Apparently oblivious to the conflicts now raging and the massive Russian re-armament, Harvey blithely claimed large standing armies were no longer relevant. He said Britain’s armed forces must become “better merged with other levels of national power and influence at home and abroad”, whatever that means. Remember the scene in the film Aliens, in which, the troops having been disarmed in the face of a dangerous enemy, one hard-bitten grunt demands: “What are we supposed to use? Harsh language?”

Harvey also told the United Services Institute: “Let me be quite clear. Change is coming. The armed forces will need to be less focused on scale when contributing to multi-national operations, the emphasis moving to quality.” But wasn’t there always supposed to be an emphasis on quality?

General Raymond Odierno, the US Army Chief of Staff, has admitted he was “very concerned” about the British cuts, warning they would diminish Britain’s ability to fight future campaigns. He indicated that the cuts had diminished America’s confidence in Britain as an ally.

British General Sir Peter Wall, a former Chief of the General Staff, has also warned against plans to cut Britain’s defence budget, citing the Ukrainian crisis and the threat of ISIS. Sir Peter urged before the last election: “We military folk would like to see manifesto commitments to levels of defence expenditure and it’s of concern to us that all parties would probably be content to have this conversation not happening at the moment.”

Although it is impossible to know for certain, the Tories’ unexpected majority at the election may reflect popular concern about defence. Not that the Tories’ record on defence has been good—on the contrary it has up to now been disgraceful—but there are on the Conservative back benches a considerable number of defence-minded MPs. More importantly, the leftist parties could be expected to be even worse.

Britain has a population of about 65 million and the fourth-largest economy in the world after several years of uninterrupted economic growth. If the latest cuts go ahead, it would mean less than one person in a thousand is in the army. At the Coronation in 1953 Britain, with a far smaller economy and population than today, had armed forces of 820,000. At the Coronation Naval Review there was a whole line of aircraft-carriers and cruisers, and even a battleship (still useful for shore bombardment, and in these days of asymmetrical warfare, possibly, with modern guns, missiles and ample space for volume-critical electronics, even more useful now than in the recent past). By way of contrast, Britain in 2014 had 563,000 estate agents and 250,000 hairdressers.

Sir Nick Harvey has said: “We do not hear from any of the political parties—not mine, nor anybody else’s—that defence is going to be insulated or protected from a tough comprehensive spending review later this year.” The Daily Mail reports Britain is giving half a billion dollars to India this year, which will just about cover the cost of India’s burgeoning manned space program (Britain hasn’t got one for itself). Britain has spent about $120 billion on foreign aid projects in the last four years with no discernable benefit to its interests or security, including such less-than-vital projects as swings for burka-clad women in Islamic countries.

Former Cameron speechwriter Ian Birrell said before the latest announcement:

At a time of global uncertainty, another £500 million is coming off the defence budget. Yet every year the Government happily hands out a sum approaching this to Pakistan, whose security forces assisted the Taliban militants who killed British soldiers, and whose politicians do not pay tax.

▸ **To do**:
[A] Quote the article on British defense cuts word for word, everything from "Former Cameron speechwriter" down to "not pay tax.".
[B] Render this sentence from the article on British defense cuts in Spanish: "He indicated that the cuts had diminished America’s confidence in Britain as an ally."
[C] Proceed with the article on British defense cuts, writing on from its final sentence.

▸ **Dataset content**:
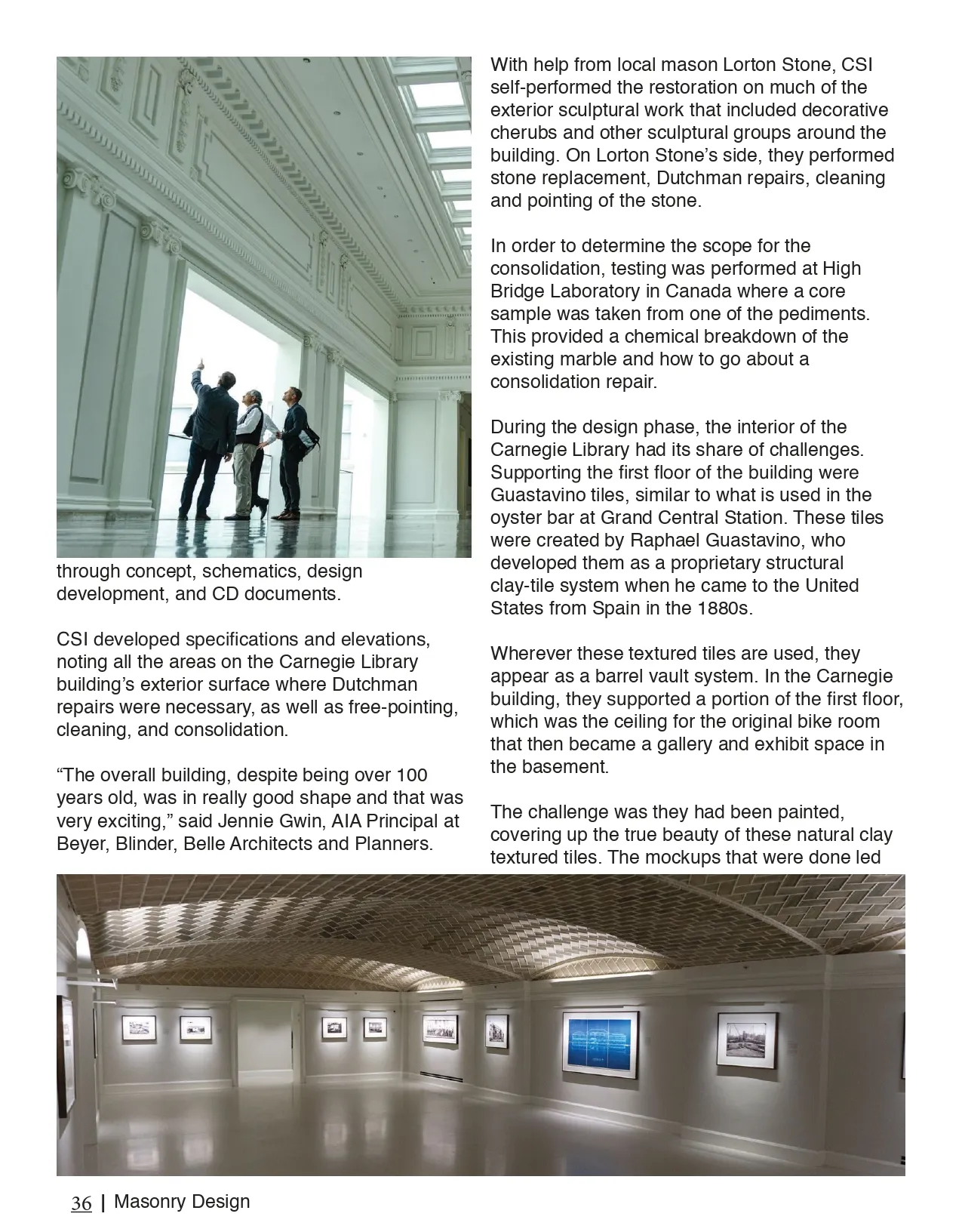 through concept, schematics, design development, and CD documents.

CSI developed specifications and elevations, noting all the areas on the Carnegie Library building's exterior surface where Dutchman repairs were necessary, as well as free-pointing, cleaning, and consolidation.

"The overall building, despite being over 100 years old, was in really good shape and that was very exciting," said Jennie Gwin, AIA Principal at Beyer, Blinder, Belle Architects and Planners.

With help from local mason Lorton Stone, CSI self-performed the restoration on much of the exterior sculptural work that included decorative cherubs and other sculptural groups around the building. On Lorton Stone's side, they performed stone replacement, Dutchman repairs, cleaning and pointing of the stone.

In order to determine the scope for the consolidation, testing was performed at High Bridge Laboratory in Canada where a core sample was taken from one of the pediments. This provided a chemical breakdown of the existing marble and how to go about a consolidation repair.

During the design phase, the interior of the Carnegie Library had its share of challenges. Supporting the first floor of the building were Guastavino tiles, similar to what is used in the oyster bar at Grand Central Station. These tiles were created by Raphael Guastavino, who developed them as a proprietary structural clay-tile system when he came to the United States from Spain in the 1880s.

Wherever these textured tiles are used, they appear as a barrel vault system. In the Carnegie building, they supported a portion of the first floor, which was the ceiling for the original bike room that then became a gallery and exhibit space in the basement.

The challenge was they had been painted, covering up the true beauty of these natural clay textured tiles. The mockups that were done led

36 | Masonry Design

▸ **Solved tasks**:
[A]
Former Cameron speechwriter Ian Birrell said before the latest announcement:

At a time of global uncertainty, another £500 million is coming off the defence budget. Yet every year the Government happily hands out a sum approaching this to Pakistan, whose security forces assisted the Taliban militants who killed British soldiers, and whose politicians do not pay tax.

[B] Indicó que los recortes habían mermado la confianza de Estados Unidos en Gran Bretaña como aliado.

[C]
Research conducted by the House of Commons Library has found that aid spending could eclipse defence by 2031, assuming current spending changes continue under successor governments: defence spending would be £27.1 billion by 2031, but the aid budget would be £28.3 billion. In recent years, the Department for International Development has seen its budget increase sharply as ministers try to hit the target of spending 0.7 per cent of GDP on aid.

Even the generally leftist and anti-defence-minded US President Obama, presumably acting on professional advice, has told the UK to shape up on defence.

Meanwhile an increasingly aggressive Russia has agreed to supply Argentina with twelve high-performance Sukhoi Su-24 “Fencer” supersonic, all-weather attack aircraft. They have a range of about 3500 kilometres and laser-guided missiles. The aircraft would easily be able to reach the Falklands. Argentina is not going to need them against its neighbours like Paraguay, Uruguay, or even Brazil. The only imaginable use Argentina has for them would be another attempt to seize the Falklands by military invasion. In addition, Argentina is reported to be buying about twenty top-of-the-range “Thunder” fighters from China. What for?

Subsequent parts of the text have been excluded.